### [Material for the task]
--------
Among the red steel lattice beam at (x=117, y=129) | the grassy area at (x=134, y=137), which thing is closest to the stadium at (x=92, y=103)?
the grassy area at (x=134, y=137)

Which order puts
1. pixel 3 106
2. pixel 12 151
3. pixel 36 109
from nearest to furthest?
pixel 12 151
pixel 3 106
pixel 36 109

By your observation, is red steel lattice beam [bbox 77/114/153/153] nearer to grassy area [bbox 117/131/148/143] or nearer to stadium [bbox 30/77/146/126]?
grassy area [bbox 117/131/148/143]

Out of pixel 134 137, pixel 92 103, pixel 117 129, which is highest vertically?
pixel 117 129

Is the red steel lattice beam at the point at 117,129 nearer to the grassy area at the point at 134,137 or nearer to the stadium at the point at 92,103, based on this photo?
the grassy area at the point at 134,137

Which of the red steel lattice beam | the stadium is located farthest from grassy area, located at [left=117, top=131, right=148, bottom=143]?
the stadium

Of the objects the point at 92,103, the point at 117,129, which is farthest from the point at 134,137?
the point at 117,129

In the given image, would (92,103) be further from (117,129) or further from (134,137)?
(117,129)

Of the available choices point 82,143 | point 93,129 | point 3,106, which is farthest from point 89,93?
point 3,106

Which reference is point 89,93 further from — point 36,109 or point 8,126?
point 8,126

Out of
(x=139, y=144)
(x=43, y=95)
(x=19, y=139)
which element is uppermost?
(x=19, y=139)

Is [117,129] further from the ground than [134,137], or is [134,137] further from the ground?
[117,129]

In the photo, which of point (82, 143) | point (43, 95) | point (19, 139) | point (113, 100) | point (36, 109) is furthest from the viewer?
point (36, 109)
--------
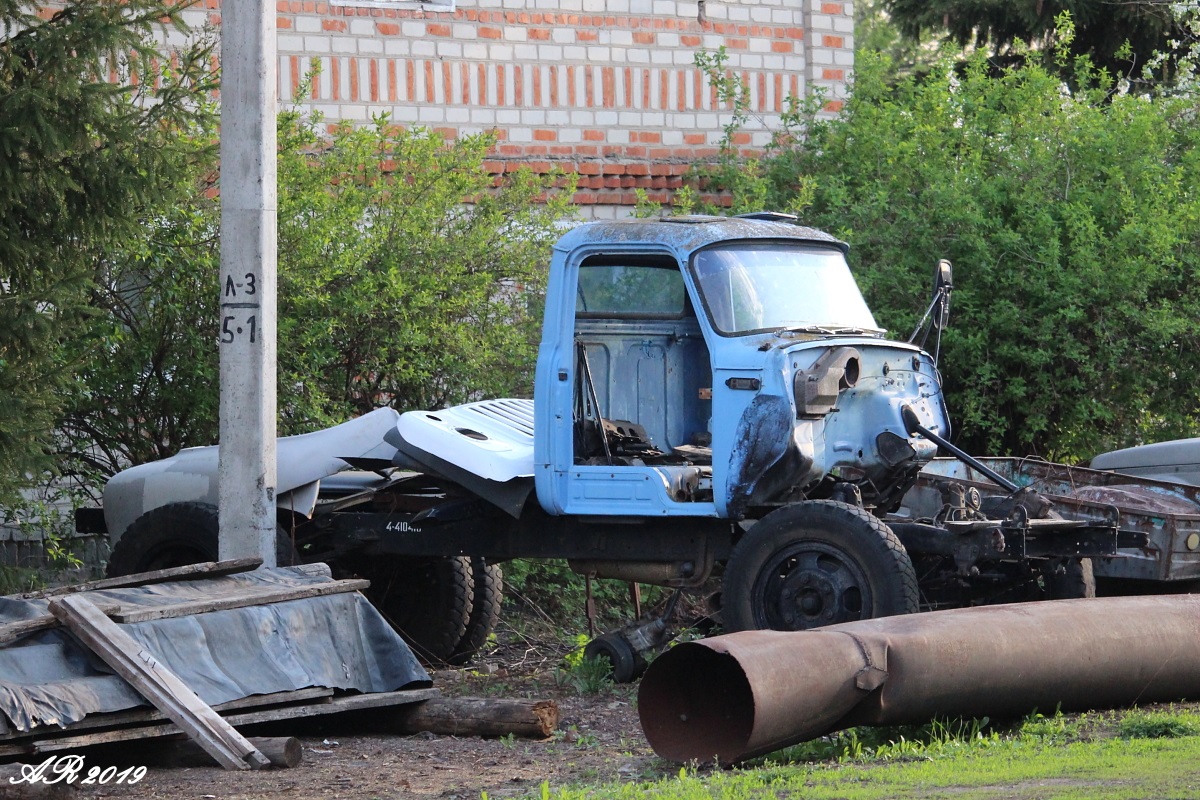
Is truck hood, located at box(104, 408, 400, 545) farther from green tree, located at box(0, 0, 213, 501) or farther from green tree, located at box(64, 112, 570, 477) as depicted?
--------
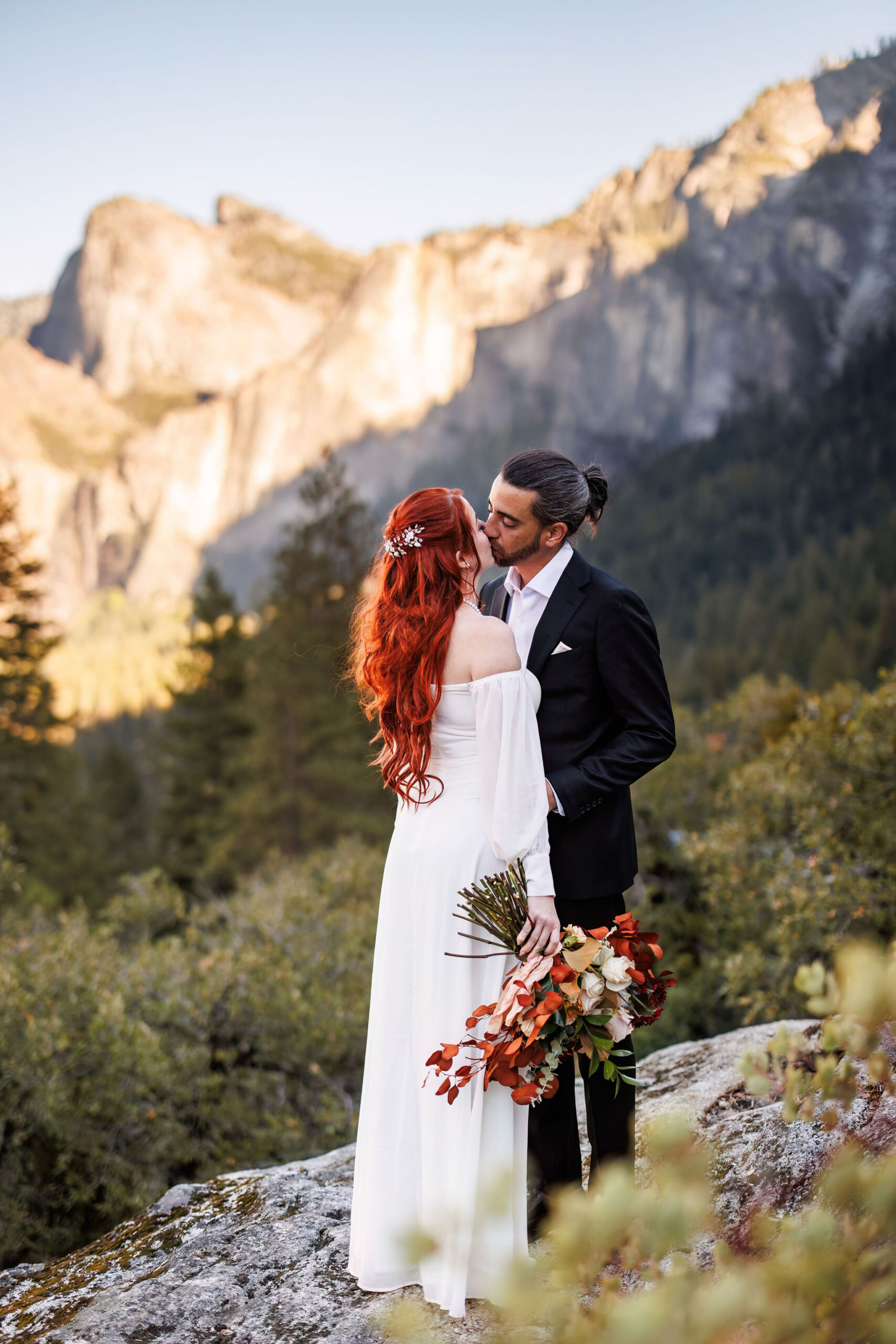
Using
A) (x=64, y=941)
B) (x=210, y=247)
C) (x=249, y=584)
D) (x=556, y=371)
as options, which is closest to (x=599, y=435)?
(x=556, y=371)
--------
Pull out each line of the records above that contains the word "pixel" and copy it unchanged.

### [Exercise output]
1. pixel 3 106
2. pixel 12 151
3. pixel 36 109
pixel 12 151
pixel 3 106
pixel 36 109
Out of pixel 134 137, pixel 92 103, pixel 117 129, which is highest vertically?
pixel 117 129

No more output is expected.